§ **Lesetext**:
──────────────────────────────

Deon Meyer
Portrait des ersten Thriller-Autoren Südafrikas
Deon Meyer ist Bure. Oder Afrikaaner, wie es heute heißt. Also ein Nachfahre jener Bevölkerungsminderheit des Landes am Kap der guten Hoffnung, die die Apartheid erfunden hat. Deon Meyer aber ist kein Rassist. Ganz im Gegenteil: Als bekennender Demokrat ist er fasziniert von kulturellen Vielfalt Südafrikas, das nicht weniger als elf Amtssprachen hat. Seine Bücher schreibt er in seiner Muttersprache Afrikaans. Seine Helden sind meist Weiße, seine Schurken auch. Immer mit dabei: Vertreter der vielen Kulturen der Regenbogennation. Gerne auch Vertreter der einheimischen Fauna. Und genau das macht die Werke des ersten Thriller-Autoren Südafrikas so interessant und spannend.

──────────────────────────────

[Einträge zu räumlichen Beziehungen]
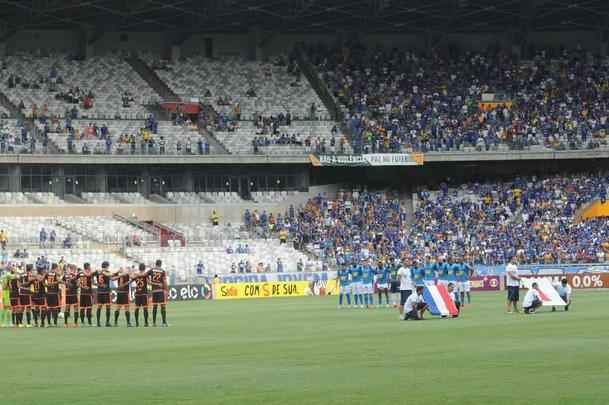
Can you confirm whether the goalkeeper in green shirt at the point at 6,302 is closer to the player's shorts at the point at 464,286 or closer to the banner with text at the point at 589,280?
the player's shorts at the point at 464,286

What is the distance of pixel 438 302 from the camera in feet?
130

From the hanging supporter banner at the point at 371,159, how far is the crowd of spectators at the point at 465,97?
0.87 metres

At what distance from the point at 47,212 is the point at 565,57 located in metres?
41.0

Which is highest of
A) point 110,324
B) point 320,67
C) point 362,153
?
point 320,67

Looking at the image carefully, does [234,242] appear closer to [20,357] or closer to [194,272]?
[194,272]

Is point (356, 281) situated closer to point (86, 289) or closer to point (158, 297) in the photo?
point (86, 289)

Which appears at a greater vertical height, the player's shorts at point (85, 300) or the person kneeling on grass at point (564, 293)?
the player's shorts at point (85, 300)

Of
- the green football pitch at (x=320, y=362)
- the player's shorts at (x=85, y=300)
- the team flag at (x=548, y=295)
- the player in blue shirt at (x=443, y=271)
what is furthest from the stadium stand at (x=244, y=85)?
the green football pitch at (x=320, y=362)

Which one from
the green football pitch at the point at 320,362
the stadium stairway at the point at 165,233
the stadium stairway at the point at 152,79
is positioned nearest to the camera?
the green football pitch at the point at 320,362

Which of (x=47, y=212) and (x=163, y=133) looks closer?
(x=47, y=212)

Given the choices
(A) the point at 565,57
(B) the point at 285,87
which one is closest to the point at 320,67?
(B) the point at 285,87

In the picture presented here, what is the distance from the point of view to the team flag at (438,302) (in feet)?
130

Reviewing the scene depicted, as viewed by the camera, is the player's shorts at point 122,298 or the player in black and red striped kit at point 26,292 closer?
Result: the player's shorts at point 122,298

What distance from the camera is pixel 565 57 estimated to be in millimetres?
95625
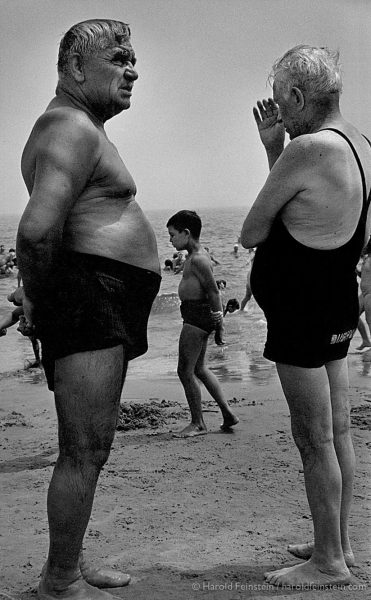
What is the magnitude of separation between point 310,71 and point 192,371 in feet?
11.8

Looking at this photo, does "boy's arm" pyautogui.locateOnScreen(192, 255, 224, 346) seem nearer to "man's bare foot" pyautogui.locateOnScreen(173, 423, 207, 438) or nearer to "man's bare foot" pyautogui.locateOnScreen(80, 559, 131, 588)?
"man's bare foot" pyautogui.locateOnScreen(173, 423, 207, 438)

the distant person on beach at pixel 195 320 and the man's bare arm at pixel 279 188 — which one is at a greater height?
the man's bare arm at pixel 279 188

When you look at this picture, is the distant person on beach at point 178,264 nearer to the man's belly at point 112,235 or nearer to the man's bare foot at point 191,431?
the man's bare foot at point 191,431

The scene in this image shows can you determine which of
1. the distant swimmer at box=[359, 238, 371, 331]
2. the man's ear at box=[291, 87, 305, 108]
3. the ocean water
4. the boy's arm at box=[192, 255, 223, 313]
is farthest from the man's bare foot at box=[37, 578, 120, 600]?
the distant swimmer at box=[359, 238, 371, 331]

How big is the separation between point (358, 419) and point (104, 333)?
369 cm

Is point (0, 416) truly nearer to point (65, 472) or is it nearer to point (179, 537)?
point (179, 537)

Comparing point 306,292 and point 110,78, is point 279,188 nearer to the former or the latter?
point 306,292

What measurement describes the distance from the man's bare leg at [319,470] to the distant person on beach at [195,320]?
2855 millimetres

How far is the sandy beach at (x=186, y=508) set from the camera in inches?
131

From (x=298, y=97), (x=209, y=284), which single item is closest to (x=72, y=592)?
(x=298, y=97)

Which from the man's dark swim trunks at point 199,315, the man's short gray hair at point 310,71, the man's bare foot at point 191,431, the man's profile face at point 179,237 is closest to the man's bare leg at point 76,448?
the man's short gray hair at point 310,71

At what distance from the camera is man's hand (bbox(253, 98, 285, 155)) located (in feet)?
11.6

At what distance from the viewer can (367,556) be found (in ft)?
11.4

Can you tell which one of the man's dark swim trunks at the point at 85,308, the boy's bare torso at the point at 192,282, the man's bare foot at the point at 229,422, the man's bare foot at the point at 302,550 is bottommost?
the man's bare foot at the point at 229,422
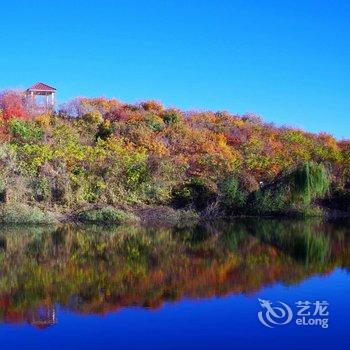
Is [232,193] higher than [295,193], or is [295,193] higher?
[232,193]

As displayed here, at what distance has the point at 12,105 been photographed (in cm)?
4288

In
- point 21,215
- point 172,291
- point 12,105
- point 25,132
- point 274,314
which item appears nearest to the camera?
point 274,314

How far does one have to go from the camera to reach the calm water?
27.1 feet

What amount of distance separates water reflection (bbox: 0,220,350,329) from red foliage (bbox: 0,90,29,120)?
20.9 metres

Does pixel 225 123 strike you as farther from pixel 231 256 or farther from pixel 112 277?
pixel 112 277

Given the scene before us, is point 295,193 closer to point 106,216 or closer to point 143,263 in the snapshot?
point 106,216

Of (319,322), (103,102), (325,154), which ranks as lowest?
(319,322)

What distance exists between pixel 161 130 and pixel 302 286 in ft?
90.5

──────────────────────────────

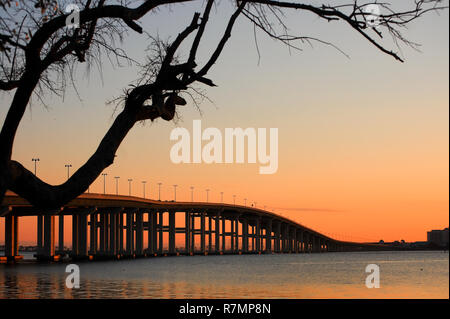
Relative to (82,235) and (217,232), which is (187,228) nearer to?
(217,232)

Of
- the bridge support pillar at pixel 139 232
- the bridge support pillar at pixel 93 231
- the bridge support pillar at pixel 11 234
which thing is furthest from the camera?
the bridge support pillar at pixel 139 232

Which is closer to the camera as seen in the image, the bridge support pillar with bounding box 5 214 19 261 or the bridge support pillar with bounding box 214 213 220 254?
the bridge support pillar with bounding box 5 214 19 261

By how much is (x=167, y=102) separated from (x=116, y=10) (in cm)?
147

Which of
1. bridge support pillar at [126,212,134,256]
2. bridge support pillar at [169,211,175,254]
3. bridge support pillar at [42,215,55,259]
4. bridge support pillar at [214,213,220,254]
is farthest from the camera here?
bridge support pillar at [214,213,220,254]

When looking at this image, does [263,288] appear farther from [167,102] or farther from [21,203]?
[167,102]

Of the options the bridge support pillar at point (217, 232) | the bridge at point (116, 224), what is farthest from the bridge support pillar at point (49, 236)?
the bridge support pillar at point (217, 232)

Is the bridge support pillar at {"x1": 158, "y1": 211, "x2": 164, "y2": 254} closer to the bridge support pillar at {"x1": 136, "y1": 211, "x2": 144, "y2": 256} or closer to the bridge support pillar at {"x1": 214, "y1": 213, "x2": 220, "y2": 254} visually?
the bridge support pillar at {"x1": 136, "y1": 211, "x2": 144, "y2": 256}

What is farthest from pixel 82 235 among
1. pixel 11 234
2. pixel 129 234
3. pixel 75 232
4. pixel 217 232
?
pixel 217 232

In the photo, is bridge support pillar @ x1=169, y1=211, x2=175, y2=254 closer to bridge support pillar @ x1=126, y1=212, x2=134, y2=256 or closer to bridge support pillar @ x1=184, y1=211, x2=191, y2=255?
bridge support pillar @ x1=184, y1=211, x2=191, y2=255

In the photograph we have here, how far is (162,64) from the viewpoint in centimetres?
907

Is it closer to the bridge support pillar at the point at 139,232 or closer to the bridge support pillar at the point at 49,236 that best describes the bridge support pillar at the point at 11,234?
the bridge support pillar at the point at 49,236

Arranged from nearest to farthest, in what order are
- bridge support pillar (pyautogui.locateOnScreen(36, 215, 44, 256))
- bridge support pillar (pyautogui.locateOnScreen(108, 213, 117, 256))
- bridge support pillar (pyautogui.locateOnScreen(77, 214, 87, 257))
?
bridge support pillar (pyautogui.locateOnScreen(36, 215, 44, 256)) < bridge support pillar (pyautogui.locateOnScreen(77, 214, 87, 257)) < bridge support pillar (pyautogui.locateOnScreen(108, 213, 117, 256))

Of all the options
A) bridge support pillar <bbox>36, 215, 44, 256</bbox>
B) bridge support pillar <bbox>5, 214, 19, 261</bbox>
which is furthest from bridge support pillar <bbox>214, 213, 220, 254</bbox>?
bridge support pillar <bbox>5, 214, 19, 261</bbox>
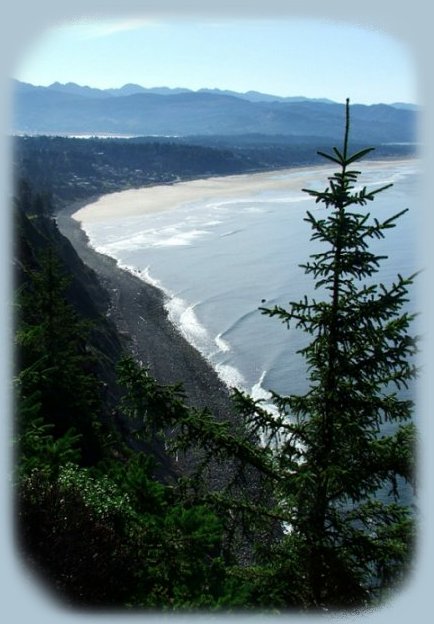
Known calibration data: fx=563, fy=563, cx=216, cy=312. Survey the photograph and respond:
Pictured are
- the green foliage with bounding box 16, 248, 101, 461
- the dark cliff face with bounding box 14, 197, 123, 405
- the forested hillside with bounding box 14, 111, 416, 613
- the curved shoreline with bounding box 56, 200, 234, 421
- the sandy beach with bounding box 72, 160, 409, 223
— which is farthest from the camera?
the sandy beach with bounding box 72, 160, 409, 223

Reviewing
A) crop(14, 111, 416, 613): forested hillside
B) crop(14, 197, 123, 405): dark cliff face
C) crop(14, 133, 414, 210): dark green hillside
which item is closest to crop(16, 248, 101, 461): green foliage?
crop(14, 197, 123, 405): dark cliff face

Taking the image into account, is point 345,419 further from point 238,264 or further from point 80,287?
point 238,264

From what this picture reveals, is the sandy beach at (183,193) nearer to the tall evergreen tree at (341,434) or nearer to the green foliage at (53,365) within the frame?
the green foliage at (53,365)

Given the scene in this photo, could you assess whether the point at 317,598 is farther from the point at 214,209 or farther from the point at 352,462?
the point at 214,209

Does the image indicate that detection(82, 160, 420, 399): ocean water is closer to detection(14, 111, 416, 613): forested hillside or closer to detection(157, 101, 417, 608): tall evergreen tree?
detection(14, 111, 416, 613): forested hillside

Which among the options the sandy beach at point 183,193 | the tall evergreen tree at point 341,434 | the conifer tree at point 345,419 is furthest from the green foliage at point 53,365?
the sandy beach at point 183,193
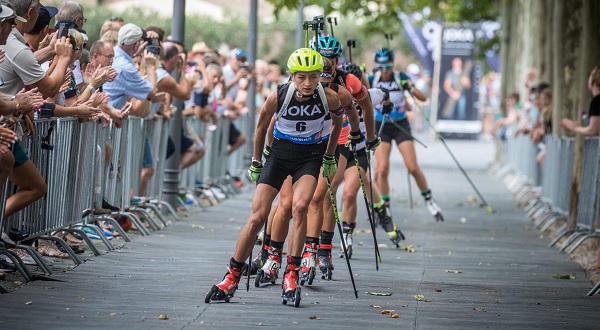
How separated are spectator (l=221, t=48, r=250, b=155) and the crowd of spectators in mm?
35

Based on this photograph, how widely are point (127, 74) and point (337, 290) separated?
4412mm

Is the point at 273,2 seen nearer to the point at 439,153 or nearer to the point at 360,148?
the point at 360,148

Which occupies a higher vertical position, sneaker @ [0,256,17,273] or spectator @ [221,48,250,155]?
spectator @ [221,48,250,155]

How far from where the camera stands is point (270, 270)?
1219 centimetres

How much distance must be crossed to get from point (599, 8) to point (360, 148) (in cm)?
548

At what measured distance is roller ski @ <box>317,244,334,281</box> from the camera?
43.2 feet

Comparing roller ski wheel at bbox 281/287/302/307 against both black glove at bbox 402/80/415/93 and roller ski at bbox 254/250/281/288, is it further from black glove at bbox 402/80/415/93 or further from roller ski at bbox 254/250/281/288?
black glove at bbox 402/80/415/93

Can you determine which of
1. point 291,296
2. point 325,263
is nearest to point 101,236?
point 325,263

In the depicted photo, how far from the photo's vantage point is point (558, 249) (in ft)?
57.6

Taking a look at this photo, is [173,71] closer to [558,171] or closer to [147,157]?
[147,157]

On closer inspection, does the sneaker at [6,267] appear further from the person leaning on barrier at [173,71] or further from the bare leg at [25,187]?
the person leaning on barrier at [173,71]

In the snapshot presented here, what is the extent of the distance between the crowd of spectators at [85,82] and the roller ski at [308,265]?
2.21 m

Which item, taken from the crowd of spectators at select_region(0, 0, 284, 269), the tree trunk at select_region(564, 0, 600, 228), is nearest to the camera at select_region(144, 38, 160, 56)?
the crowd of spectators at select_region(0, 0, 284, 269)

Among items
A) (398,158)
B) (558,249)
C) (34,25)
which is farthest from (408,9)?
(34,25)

──────────────────────────────

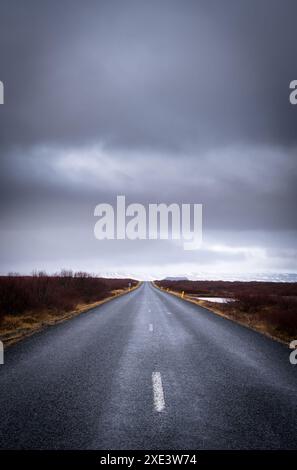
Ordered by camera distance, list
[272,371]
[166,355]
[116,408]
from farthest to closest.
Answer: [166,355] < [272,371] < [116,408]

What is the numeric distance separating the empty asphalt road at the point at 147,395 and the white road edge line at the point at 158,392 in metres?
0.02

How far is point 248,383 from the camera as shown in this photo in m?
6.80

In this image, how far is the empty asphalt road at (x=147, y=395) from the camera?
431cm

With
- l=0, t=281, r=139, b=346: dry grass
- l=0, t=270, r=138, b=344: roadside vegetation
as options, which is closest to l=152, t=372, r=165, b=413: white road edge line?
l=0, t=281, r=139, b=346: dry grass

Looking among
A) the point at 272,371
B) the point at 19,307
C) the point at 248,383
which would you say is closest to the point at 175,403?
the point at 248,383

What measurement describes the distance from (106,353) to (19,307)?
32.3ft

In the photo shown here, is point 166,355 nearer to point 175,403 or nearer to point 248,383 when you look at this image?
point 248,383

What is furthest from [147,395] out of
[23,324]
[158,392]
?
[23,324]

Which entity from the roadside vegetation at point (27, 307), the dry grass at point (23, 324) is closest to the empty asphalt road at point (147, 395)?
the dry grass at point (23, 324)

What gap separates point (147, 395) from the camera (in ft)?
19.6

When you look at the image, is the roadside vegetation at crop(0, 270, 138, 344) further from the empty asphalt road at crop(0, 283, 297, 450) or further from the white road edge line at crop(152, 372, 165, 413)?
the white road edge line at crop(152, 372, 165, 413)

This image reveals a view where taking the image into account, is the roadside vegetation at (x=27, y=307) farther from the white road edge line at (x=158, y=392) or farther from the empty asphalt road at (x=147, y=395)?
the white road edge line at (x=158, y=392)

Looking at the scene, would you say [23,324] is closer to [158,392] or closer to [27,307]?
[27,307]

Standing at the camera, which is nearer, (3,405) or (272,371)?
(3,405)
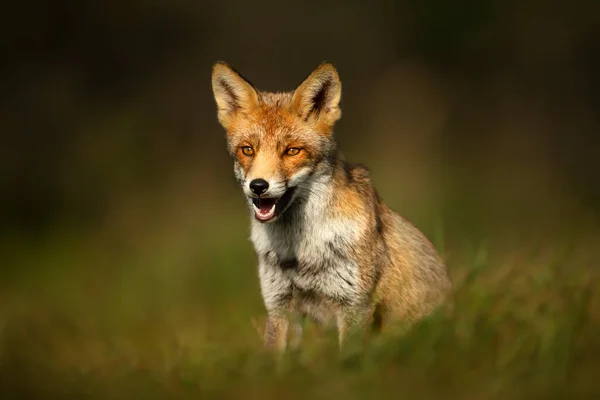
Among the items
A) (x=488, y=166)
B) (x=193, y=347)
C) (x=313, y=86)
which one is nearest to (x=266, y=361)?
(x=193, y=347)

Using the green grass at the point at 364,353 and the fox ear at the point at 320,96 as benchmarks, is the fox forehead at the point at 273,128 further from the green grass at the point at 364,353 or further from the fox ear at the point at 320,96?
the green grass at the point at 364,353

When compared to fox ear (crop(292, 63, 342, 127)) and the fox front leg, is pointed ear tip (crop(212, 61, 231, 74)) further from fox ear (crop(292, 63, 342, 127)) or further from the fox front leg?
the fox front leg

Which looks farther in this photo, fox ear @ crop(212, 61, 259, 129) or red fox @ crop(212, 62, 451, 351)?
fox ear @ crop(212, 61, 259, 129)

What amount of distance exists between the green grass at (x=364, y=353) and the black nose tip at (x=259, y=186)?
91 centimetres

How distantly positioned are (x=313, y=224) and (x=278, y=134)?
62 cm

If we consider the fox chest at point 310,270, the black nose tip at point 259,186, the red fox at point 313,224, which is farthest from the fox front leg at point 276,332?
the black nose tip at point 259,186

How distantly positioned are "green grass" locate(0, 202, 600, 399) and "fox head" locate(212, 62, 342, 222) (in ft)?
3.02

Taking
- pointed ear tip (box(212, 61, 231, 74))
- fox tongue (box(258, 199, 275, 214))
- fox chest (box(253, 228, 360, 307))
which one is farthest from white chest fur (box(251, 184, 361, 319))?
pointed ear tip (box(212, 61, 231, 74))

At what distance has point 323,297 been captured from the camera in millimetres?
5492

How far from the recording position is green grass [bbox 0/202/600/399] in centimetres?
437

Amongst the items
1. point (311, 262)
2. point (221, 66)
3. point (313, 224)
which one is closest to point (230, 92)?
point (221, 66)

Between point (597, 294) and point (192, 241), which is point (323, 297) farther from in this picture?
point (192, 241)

──────────────────────────────

§ **Gestellte Aufgabe**: In welcher Sprache schreibt Deon Meyer laut dem Lesetext seine Bücher? Die Einträge stehen in keinem Zusammenhang mit dem Lesetext.

§ **Lösung**: In seiner Muttersprache Afrikaans.